The 2011 feature film “Lollipop Monster”, for which van Org wrote the screenplay together with Ziska Riemann, won awards at the Berlinale in the categories “Best Young Actress” and “Best Picture Design” and also received the “German Film Critics’ Award” in the Best Music category.

The second film by the two filmmakers was released in 2019. In “Electric Girl”, protagonist Mia is given the chance to voice over an anime superheroine, but in the process she loses herself more and more in the fictional world of her character and gradually takes control of her own life.

In 2016, she proved that despite her numerous film and music projects, van Org has not forgotten the origins of her success: she sang for the debut album of the metal band Sataninchen a cover of their greatest Lucilectric hit and transported “girls” into the 21st century.

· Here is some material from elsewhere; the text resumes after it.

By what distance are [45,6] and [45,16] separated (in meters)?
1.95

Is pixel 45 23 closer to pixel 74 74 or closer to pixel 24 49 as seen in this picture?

In 2022 she succeeded in an even more contemporary way: On Jennifer Weist’s (Jennifer Rostock) solo debut NACKT under the stage name Yaenniver, Luci van Org can be heard as a guest singer in the song “Girl Girl”, which quotes the original from 1994.

You want to know more about Luci van Org and Lucilectric? Van Org is a guest on episode 11 of “NEVER FORGET – the 90s Podcast” and talks to Stephan Rehm Rozanes and Fabian Soethof about one-hit-wonder, meeting Linda Perry and feminism. Since October 12, 2020 everywhere there are podcasts.